“算了,不必了。”陸十長老搖了搖頭,婉拒了他的這個建議。
在陸元希他們吃吃喝喝的時候,酒樓的三層陸陸續續的坐上了人,分別是來自幾個特意從遠處來給陸家大長老慶祝的家族的人。
菜是已經吩咐下來準備好的。
酒樓老板離席去了后廚,準備多囑咐幾句,站在后廚門外,與迎面上菜的人撞了個正著。
“小心”剛做好的糖醋魚直接翻落在地,負責送菜的伙計臉上充滿了驚慌之色。
“掌、掌柜的小的不是故意的啊。這這這,這可怎么辦是好”送菜的伙計當即臉上布滿了菜色,誠惶誠恐的請罪到。
那酒樓老板不由得皺了皺眉,糖醋魚連著盤子一起摔在了地上,那盤子是用昆山玉特制的,并未有什么損壞。
可剛剛出鍋的糖醋魚卻是直接摔得粉碎,雪白的魚肉散落在地上,晶瑩剔透,若非不在盤子里而在地上,肯定是一道美味珍饈。
然而碎成這個樣子的菜肯定是不能吃了。
酒樓老板心里有了不好的預感,糖醋魚是他家的招牌菜,因為魚用的是離陽城外的湖里特產的大魚,幾人根本吃不完,正常情況下只有很多人來才會點。
而今天需要上到這道菜的,顯然是他要著重看顧的陸十長老的那一桌子。
上菜是有固定順序的,這主菜被打亂沒上來的話,就算別人不知道,陸十長老肯定也能猜到出了什么意外。
這可如何是好。
這邊酒樓老板正發愁呢,打后廚又端了一盤菜出來。
“等等”酒樓老板慢條斯理的指著新出來的伙計說道,你這是給哪一桌的菜,先給三樓天字包間送去。
“掌柜的,這”那伙計端著盤子的動作一頓,這盤菜竟是和地上的那道一樣,都是酒樓的招牌菜糖醋魚。

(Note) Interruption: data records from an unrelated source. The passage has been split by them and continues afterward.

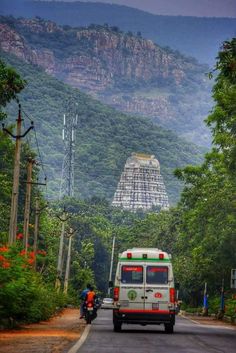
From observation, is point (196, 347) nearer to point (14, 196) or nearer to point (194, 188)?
point (14, 196)

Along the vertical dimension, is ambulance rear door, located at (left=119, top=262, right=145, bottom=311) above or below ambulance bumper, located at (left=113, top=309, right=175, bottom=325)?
above

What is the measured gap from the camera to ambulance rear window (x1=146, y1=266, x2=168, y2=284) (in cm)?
3416

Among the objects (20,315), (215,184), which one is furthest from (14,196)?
(215,184)

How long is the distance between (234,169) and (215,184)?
712 inches

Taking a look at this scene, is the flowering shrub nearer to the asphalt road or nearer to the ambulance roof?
the asphalt road

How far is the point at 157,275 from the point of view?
112ft

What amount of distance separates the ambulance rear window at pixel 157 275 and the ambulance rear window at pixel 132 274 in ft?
0.91

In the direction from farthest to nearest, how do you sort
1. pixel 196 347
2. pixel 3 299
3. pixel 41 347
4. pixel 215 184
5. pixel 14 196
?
pixel 215 184, pixel 14 196, pixel 3 299, pixel 196 347, pixel 41 347

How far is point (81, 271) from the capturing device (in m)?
128

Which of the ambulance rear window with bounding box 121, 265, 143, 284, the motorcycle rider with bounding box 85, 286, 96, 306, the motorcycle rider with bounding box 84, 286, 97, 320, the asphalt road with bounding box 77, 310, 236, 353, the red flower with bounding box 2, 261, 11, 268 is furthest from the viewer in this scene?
the motorcycle rider with bounding box 85, 286, 96, 306

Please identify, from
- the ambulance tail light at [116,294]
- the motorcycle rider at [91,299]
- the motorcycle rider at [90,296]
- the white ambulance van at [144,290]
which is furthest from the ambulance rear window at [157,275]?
the motorcycle rider at [90,296]

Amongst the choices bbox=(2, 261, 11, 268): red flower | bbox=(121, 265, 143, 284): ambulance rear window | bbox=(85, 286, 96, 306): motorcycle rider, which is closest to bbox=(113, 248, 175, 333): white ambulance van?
bbox=(121, 265, 143, 284): ambulance rear window

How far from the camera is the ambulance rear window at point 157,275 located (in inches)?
1345

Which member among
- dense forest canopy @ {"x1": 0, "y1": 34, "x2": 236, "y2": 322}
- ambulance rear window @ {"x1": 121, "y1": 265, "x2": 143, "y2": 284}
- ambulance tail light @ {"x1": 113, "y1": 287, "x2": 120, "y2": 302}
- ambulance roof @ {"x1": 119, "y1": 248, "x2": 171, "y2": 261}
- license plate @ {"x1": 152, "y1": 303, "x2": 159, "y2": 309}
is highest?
dense forest canopy @ {"x1": 0, "y1": 34, "x2": 236, "y2": 322}
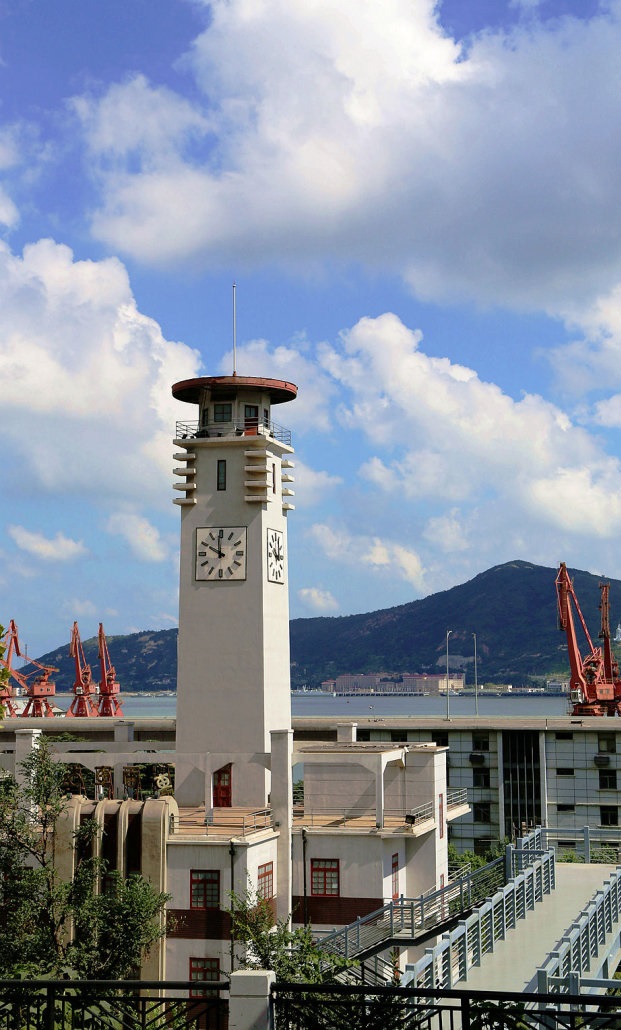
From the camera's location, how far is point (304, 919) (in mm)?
42562

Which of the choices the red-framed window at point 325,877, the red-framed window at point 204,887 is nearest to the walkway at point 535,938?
the red-framed window at point 325,877

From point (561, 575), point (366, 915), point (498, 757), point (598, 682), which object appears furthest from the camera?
point (561, 575)

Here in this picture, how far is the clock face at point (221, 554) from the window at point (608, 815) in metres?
31.6

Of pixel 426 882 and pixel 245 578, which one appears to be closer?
pixel 426 882

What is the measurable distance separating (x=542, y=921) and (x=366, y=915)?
13014mm

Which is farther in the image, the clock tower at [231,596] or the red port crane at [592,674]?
the red port crane at [592,674]

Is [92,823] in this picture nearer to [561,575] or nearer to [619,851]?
[619,851]

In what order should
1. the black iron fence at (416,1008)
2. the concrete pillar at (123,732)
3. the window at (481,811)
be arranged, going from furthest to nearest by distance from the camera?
the window at (481,811) < the concrete pillar at (123,732) < the black iron fence at (416,1008)

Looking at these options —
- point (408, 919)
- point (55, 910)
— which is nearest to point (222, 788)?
point (408, 919)

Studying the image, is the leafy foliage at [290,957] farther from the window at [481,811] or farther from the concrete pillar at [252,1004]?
the window at [481,811]

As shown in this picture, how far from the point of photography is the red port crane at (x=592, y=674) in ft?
438

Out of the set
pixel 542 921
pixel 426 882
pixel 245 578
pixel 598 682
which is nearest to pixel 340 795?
pixel 426 882

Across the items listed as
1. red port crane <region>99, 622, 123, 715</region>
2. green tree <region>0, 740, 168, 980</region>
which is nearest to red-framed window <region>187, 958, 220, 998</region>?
green tree <region>0, 740, 168, 980</region>

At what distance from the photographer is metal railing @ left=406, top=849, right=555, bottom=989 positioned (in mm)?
22125
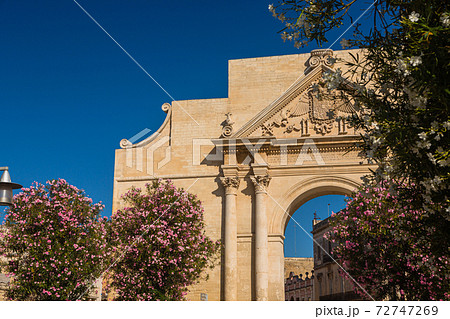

區別只在于,一個是三層點的,另一個,老板自己也沒有印象,想來是散客要的。
還沒有關注過二層新來的客人的酒樓老板并未注意到陸元希他們的存在,在這一刻,看到竟然還有一盤一模一樣的菜之后,他心中頓時松了一口氣。
反正不能把陸家得罪了就好。
在這離陽城里,除了張家人之外,哪個比得上陸家的長老。
尤其近日陸大長老結丹,正是風頭最盛的時候,識相的聽到這菜是給陸家長老的,約莫也不敢多說什么。
更何況,他們又不是不給上菜了。
“你去跟后廚說一下,這道菜重新給客人做一遍。這一盤先緊著三層的客人。”
“還楞著干什么快去啊”酒樓老板催促了一聲。
陸元希和玉瑾青并不知道后廚中的小插曲,兩人一邊吃一邊喝再一邊聊著天,很快就已經半飽。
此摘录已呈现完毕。